_SOURCE EXTRACT_.
----

2nd UPDATE:Nestle Warns Of Tough 2nd Half As Raw Material Costs Rise
11 August 2010 - 9:26PM
Dow Jones News
Nestle SA (NESN.VX) Wednesday warned of a "more challenging"
second half as higher raw material costs are set to dent business,
reflecting the bearish mood in the food and beverages industry that
has worsened amid a recent sharp spike in commodity prices.
Even as the Swiss food and beverages giant, which owns household
brands such as Perrier mineral water and Dreyer's ice cream,
improved first-half net profit and sales and reiterated its full
year targets, Chief Executive Paul Bulcke said in a letter to
shareholders that the second half will be more difficult due to "a
more challenging input cost environment".
The warning about a harder second half comes as food companies
around the world are struggling with higher raw material prices and
slow consumer demand in Europe and the U.S., which prevents food
firms from raising retail prices to balance higher costs.
Costs for powdered milk, cocoa, coffee and wheat have risen at
double-digit rates over the past few months, prompting food majors
such as Danone SA (BN.FR), Unilever Plc (UL) and Kraft Foods Inc
(KFT) to turn more cautious for the next few quarters.
Premium chocolate producer Lindt & Spruengli AG (LISN.EB)
said Wednesday that cost cuts were needed to balance the recent 30%
spike in cocoa prices but that retail price increases were
difficult to hammer through and would depend on inflation and
currency development.
Nestle's Chief Financial Officer James Singh, who described the
current economic climate as "one of the most difficult periods in
decades," said the company will avoid price wars but would stay
competitive by increasing the quality of its products.

----

_MATERIAL SUPPLIED_.
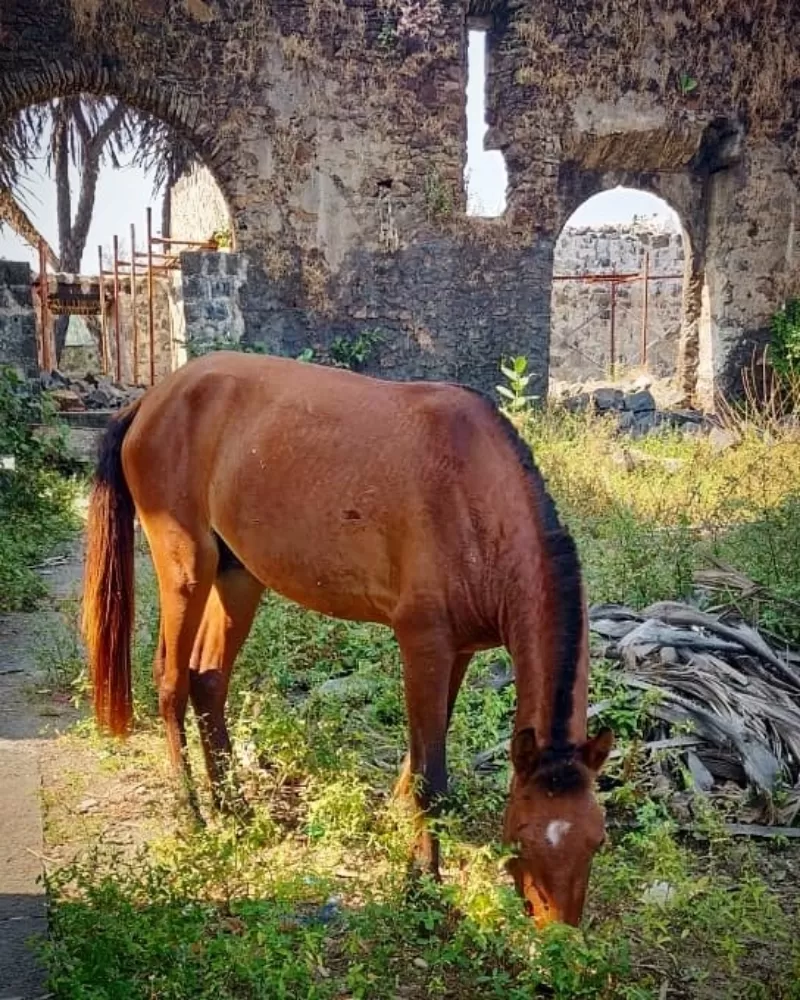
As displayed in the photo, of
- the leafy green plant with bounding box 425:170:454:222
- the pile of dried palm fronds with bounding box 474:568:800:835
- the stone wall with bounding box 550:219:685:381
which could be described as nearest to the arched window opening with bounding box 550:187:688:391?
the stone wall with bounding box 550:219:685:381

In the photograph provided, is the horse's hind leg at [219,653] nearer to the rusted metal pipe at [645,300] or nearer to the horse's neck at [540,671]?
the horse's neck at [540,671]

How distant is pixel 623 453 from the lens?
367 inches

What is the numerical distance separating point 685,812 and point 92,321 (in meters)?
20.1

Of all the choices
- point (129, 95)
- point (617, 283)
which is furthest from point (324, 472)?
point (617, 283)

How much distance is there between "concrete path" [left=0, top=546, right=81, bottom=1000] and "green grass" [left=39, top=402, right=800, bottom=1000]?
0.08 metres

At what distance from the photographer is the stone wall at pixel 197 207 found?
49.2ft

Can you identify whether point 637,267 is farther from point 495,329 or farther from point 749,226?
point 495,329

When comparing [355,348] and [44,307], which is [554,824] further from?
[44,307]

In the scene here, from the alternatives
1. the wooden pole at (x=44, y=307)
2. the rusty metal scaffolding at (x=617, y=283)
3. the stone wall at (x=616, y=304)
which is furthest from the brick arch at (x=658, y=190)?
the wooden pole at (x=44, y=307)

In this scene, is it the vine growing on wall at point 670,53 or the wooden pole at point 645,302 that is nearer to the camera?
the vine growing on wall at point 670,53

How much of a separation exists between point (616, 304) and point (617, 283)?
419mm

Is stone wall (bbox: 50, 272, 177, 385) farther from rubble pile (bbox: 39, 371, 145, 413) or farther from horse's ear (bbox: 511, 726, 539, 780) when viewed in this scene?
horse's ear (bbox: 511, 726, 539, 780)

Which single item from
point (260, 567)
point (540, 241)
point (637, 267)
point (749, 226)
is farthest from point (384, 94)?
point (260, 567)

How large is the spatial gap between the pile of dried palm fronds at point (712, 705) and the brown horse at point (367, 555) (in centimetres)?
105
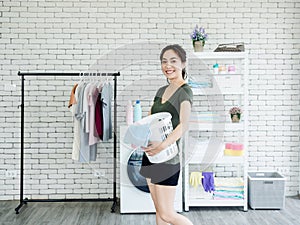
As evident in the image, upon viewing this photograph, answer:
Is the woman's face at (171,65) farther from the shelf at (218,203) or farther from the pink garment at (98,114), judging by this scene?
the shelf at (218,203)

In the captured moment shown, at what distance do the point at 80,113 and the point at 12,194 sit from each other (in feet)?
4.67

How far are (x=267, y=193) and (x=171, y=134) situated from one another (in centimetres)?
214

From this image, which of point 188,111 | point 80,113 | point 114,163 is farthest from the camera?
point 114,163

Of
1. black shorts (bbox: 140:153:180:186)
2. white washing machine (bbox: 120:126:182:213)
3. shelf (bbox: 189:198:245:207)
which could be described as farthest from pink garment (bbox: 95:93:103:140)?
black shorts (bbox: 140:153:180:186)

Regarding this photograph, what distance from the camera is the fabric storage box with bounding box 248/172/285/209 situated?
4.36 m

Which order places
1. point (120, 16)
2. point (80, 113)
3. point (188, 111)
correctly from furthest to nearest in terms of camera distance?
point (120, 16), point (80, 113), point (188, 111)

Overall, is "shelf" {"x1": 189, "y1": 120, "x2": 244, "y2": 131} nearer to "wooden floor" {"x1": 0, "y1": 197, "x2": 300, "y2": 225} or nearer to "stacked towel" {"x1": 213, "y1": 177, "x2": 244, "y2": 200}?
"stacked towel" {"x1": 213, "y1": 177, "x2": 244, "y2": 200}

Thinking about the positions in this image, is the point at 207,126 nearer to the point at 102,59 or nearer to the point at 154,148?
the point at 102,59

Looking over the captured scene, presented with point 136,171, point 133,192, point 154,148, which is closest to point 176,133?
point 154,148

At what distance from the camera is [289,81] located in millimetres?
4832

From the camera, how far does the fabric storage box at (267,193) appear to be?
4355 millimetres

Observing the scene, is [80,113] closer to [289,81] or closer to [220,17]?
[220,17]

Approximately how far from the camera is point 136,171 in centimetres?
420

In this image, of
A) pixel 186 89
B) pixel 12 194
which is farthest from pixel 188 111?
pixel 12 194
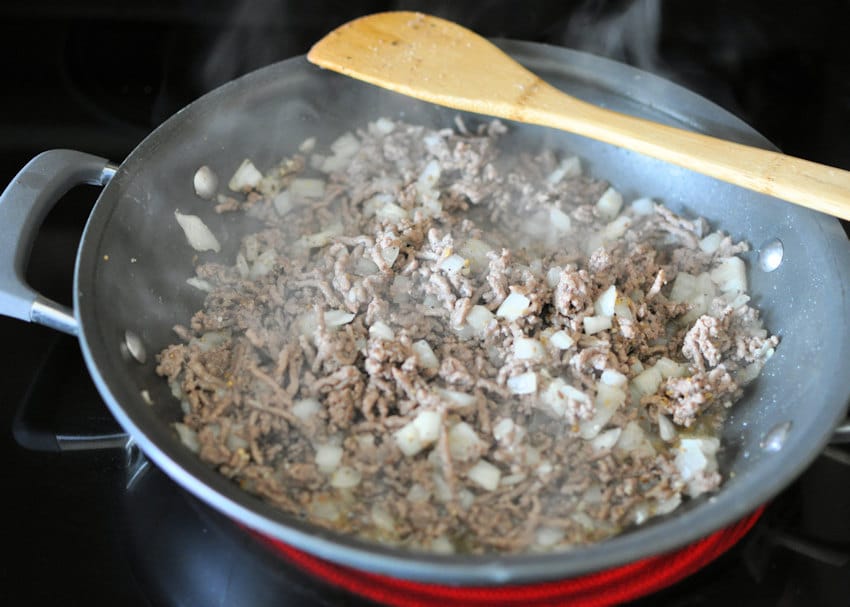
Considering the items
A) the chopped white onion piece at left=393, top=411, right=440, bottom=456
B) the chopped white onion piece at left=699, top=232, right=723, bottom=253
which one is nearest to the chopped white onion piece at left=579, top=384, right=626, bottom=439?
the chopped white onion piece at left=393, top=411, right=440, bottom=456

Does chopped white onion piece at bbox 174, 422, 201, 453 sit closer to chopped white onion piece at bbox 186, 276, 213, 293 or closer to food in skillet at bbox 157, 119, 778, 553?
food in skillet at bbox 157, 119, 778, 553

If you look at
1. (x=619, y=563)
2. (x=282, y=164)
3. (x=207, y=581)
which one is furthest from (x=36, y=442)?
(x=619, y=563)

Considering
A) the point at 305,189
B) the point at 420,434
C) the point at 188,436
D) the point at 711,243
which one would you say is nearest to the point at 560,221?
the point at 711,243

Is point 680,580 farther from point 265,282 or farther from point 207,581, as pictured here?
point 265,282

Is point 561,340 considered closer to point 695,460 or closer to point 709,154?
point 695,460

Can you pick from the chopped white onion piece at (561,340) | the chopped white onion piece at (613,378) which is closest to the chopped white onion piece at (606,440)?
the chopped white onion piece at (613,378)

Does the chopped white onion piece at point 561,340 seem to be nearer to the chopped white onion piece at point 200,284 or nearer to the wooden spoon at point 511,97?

----

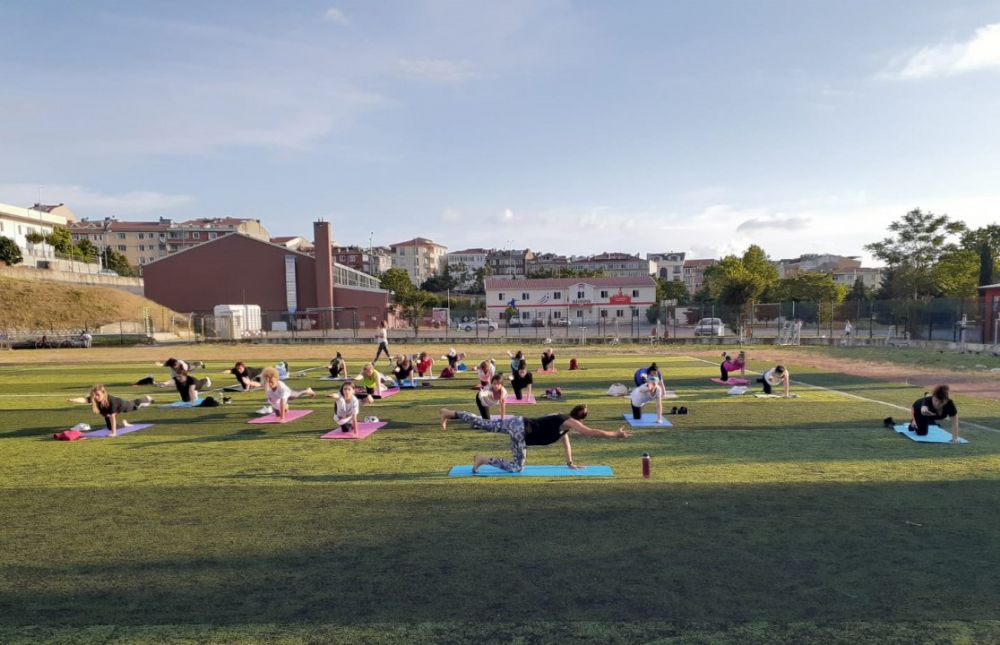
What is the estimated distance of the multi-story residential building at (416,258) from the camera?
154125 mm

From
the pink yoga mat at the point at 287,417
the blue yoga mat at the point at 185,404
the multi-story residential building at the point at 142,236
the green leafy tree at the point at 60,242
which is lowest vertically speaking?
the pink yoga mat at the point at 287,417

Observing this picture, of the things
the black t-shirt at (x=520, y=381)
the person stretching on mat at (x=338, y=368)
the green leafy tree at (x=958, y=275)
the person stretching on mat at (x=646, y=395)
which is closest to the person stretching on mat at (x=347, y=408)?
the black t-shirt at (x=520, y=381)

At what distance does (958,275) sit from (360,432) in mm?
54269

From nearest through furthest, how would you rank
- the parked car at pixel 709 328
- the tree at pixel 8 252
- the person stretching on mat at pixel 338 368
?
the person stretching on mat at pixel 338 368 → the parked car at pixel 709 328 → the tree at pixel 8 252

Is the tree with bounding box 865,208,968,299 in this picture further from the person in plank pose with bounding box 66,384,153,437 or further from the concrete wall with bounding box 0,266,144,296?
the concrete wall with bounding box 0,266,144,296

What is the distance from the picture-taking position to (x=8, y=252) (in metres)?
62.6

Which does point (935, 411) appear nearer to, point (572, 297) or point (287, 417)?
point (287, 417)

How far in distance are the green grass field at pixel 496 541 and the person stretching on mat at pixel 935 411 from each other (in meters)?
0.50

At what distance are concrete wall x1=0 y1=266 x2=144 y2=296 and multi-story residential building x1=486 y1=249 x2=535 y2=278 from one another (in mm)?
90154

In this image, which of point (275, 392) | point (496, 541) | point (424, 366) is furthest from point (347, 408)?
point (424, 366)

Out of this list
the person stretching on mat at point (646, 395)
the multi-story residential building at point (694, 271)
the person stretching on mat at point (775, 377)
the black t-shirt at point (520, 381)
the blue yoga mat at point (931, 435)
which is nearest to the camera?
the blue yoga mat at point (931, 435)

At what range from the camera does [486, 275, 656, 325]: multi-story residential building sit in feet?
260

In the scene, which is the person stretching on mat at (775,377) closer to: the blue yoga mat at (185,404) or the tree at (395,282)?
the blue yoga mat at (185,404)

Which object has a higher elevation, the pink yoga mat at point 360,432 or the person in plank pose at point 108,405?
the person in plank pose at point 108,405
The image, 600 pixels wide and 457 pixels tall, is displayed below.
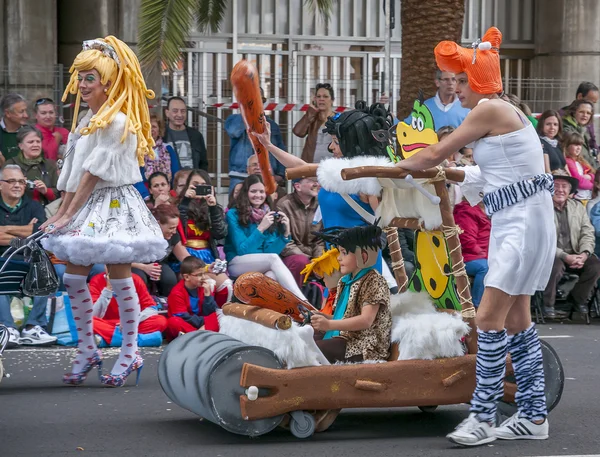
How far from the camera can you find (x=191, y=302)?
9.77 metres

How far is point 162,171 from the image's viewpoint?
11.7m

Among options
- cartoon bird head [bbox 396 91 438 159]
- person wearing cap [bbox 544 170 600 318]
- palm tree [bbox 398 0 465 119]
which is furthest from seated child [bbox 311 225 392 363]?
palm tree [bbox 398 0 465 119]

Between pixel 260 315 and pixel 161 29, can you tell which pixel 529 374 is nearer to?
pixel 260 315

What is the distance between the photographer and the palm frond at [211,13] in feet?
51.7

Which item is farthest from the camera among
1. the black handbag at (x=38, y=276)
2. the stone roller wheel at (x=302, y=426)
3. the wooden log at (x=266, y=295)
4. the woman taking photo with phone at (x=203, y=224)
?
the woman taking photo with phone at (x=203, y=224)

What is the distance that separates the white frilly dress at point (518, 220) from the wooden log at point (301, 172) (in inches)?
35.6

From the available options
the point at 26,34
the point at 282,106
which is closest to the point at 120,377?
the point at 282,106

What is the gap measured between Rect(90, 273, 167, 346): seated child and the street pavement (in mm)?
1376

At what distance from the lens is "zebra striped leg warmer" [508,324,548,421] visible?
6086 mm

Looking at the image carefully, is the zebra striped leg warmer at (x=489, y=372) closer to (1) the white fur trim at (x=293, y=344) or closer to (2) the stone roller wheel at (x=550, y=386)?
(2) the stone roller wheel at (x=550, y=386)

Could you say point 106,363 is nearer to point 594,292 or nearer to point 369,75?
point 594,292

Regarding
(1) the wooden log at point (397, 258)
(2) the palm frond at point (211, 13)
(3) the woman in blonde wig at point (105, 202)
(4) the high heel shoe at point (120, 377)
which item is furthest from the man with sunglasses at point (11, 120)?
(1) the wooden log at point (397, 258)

----

_STUDY QUESTIONS_.
• A. List every raw material that the Nestle news report says has risen in cost at double-digit rates.
• B. According to the Nestle news report, what did Lindt & Spruengli say was needed to balance the recent spike in cocoa prices?
• C. Print the stretch of the Nestle news report from "Costs for powdered" through "next few quarters.".
The data come from a different source than the Nestle news report.

_OUTPUTS BY TASK_.
• A. Powdered milk, cocoa, coffee, wheat

• B. Cost cuts.

• C.
Costs for powdered milk, cocoa, coffee and wheat have risen at
double-digit rates over the past few months, prompting food majors
such as Danone SA (BN.FR), Unilever Plc (UL) and Kraft Foods Inc
(KFT) to turn more cautious for the next few quarters.